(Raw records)
────────
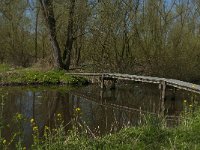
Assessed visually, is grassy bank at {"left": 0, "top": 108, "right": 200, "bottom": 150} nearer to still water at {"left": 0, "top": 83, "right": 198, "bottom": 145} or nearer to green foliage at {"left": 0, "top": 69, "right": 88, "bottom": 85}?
still water at {"left": 0, "top": 83, "right": 198, "bottom": 145}

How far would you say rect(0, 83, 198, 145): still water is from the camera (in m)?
13.7

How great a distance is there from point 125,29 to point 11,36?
52.1 feet

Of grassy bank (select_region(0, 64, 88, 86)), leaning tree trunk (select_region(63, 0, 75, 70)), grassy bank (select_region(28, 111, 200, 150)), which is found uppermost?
leaning tree trunk (select_region(63, 0, 75, 70))

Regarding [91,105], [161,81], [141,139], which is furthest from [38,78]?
[141,139]

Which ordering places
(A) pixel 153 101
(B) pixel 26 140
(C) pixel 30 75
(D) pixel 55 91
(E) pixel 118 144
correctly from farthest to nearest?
(C) pixel 30 75
(D) pixel 55 91
(A) pixel 153 101
(B) pixel 26 140
(E) pixel 118 144

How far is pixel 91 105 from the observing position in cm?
1853

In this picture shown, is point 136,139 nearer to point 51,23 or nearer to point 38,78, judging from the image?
point 38,78

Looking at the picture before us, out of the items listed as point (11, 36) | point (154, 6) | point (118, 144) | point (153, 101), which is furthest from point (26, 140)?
point (11, 36)

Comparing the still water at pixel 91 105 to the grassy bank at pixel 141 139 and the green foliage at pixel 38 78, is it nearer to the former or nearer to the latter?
the green foliage at pixel 38 78

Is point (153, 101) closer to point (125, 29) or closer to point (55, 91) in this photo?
point (55, 91)

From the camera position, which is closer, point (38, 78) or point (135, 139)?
point (135, 139)

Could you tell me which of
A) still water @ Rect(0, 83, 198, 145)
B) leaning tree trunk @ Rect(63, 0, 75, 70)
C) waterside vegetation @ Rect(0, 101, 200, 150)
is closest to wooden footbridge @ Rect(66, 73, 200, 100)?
still water @ Rect(0, 83, 198, 145)

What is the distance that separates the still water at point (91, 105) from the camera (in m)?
13.7

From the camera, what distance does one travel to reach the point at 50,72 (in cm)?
2744
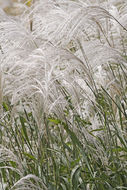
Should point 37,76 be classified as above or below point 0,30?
below

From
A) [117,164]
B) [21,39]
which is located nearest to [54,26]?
[21,39]

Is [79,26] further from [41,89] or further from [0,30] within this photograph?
[0,30]

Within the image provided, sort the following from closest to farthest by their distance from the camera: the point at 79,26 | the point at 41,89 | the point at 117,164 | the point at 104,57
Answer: the point at 41,89 → the point at 79,26 → the point at 104,57 → the point at 117,164

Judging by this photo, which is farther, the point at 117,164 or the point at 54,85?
the point at 117,164

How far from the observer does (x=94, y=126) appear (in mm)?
2670

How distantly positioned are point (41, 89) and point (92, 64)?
0.53m

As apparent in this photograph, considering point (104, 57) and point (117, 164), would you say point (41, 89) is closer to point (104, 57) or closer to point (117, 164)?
point (104, 57)

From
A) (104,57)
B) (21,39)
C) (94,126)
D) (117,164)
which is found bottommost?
(117,164)

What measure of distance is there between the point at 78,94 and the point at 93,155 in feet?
1.32

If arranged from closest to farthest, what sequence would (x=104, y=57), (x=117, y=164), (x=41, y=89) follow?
(x=41, y=89) < (x=104, y=57) < (x=117, y=164)

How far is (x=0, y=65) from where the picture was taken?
202 cm

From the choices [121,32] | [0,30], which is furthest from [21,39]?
[121,32]

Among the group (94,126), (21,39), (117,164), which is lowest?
(117,164)

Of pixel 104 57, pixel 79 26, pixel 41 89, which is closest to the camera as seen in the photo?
pixel 41 89
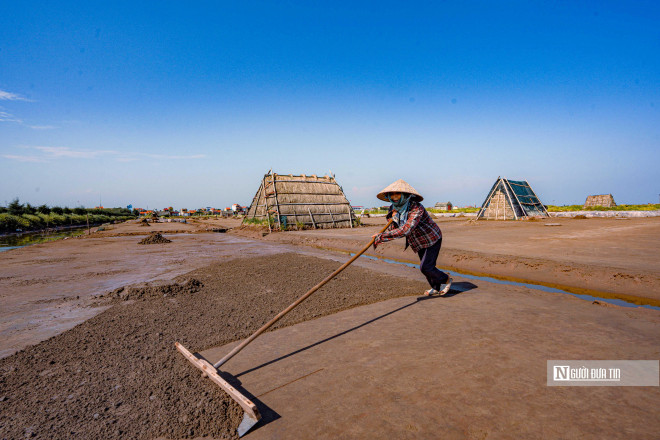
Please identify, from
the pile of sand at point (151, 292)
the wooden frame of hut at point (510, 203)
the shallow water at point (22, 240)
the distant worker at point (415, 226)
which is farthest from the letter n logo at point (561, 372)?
the wooden frame of hut at point (510, 203)

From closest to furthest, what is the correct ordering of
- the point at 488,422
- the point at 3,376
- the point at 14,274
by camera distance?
1. the point at 488,422
2. the point at 3,376
3. the point at 14,274

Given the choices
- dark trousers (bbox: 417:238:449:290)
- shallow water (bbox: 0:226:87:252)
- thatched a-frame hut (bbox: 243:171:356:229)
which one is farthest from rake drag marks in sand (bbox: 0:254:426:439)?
shallow water (bbox: 0:226:87:252)

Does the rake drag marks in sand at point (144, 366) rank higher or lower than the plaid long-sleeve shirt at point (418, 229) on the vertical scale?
lower

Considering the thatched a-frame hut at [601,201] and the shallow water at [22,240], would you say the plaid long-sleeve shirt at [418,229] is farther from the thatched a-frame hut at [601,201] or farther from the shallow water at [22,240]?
the thatched a-frame hut at [601,201]

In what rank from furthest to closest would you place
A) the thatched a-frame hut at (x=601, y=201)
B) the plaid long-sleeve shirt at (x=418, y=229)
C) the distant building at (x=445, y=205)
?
1. the distant building at (x=445, y=205)
2. the thatched a-frame hut at (x=601, y=201)
3. the plaid long-sleeve shirt at (x=418, y=229)

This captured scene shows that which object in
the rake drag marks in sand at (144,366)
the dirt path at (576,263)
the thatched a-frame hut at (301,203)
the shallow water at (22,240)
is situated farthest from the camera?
the thatched a-frame hut at (301,203)

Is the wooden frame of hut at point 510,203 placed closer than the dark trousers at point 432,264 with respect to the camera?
No

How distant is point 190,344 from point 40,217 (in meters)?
44.4

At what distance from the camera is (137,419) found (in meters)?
2.00

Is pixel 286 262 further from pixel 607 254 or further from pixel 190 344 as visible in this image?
pixel 607 254

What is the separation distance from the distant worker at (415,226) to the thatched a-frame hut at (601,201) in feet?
132

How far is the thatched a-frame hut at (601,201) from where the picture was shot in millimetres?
33469

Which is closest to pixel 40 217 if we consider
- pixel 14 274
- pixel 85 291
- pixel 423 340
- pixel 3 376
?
pixel 14 274

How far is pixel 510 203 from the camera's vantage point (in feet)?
78.0
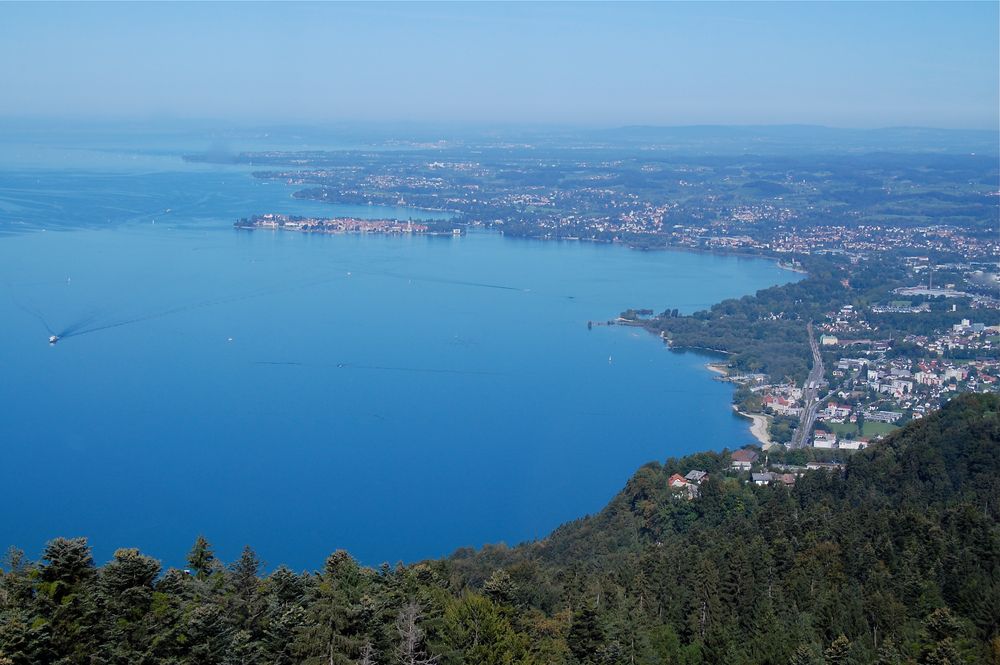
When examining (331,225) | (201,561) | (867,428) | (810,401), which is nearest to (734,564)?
(201,561)

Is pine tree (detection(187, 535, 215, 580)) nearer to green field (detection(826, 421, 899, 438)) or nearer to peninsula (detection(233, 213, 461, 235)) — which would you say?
green field (detection(826, 421, 899, 438))

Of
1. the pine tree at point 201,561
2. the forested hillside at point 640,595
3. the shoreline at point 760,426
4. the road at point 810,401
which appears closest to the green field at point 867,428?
the road at point 810,401

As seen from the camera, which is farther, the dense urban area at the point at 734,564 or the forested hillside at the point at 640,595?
the dense urban area at the point at 734,564

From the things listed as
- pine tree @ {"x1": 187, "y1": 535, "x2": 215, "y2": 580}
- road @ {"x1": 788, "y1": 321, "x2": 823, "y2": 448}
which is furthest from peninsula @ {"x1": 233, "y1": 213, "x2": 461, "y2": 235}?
pine tree @ {"x1": 187, "y1": 535, "x2": 215, "y2": 580}

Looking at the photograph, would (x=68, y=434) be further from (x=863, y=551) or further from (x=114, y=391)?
(x=863, y=551)

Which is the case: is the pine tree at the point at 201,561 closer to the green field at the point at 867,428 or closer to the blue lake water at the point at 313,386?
the blue lake water at the point at 313,386
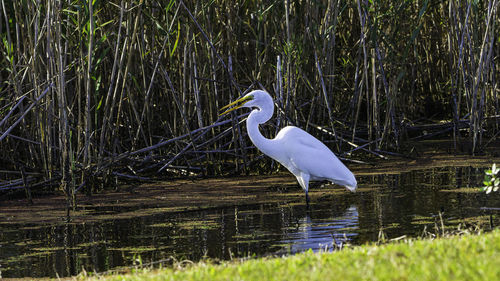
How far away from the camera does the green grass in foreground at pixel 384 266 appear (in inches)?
118

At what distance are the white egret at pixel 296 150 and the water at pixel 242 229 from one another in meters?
0.29

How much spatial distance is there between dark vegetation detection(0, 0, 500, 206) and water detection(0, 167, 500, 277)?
1.06 meters

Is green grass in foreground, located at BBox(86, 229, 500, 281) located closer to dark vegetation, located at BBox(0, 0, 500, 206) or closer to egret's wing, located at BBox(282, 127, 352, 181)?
egret's wing, located at BBox(282, 127, 352, 181)

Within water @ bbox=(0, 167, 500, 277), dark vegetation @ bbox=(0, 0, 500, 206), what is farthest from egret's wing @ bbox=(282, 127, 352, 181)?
dark vegetation @ bbox=(0, 0, 500, 206)

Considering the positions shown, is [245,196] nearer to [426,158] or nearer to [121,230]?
[121,230]

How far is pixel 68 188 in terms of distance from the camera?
23.4 feet

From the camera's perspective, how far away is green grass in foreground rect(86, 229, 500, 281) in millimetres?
3004

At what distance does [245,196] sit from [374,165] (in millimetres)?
2159

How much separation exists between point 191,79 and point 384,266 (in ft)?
19.0

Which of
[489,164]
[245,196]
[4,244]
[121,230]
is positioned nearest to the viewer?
[4,244]

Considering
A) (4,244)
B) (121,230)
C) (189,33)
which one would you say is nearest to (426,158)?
(189,33)

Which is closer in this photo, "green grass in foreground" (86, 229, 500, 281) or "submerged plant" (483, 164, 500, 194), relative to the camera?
"green grass in foreground" (86, 229, 500, 281)

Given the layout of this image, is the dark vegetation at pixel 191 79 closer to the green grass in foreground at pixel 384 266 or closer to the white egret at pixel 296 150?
the white egret at pixel 296 150

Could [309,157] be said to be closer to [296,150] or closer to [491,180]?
[296,150]
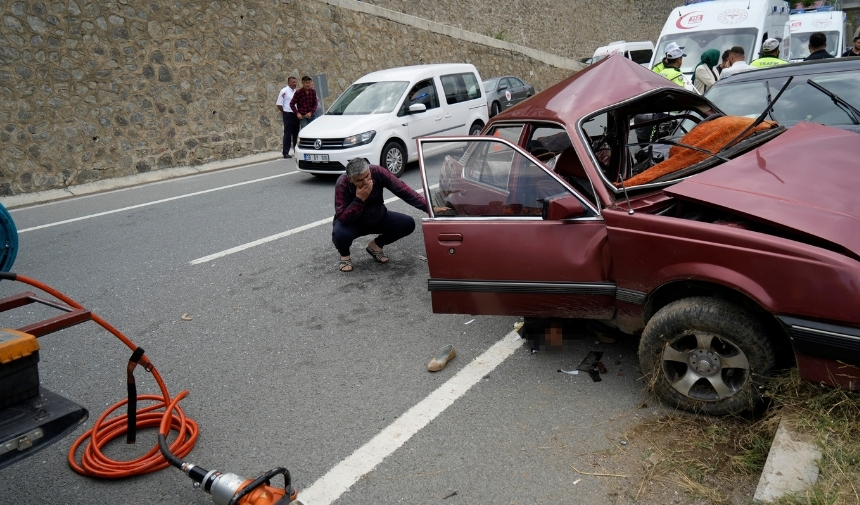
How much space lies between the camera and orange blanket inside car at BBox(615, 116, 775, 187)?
4094mm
────────
§ **Aim**:
Reproduce word for word the lines running from the line with "Which is closer in" through the end of the data, both included, and nothing else; leave out the pictures.

§ **Solution for this task**:
Which is closer in this photo, "green grass in foreground" (86, 229, 500, 281) or "submerged plant" (483, 164, 500, 194), relative to the camera?
"green grass in foreground" (86, 229, 500, 281)

Given the layout of this image, is the dark vegetation at pixel 191 79 closer to the green grass in foreground at pixel 384 266 or closer to the white egret at pixel 296 150?
the white egret at pixel 296 150

Could [309,157] be said to be closer to [296,150] or closer to [491,180]?
[296,150]
How much space lies between the camera and orange blanket inside car at BBox(615, 116, 775, 187)?
4094mm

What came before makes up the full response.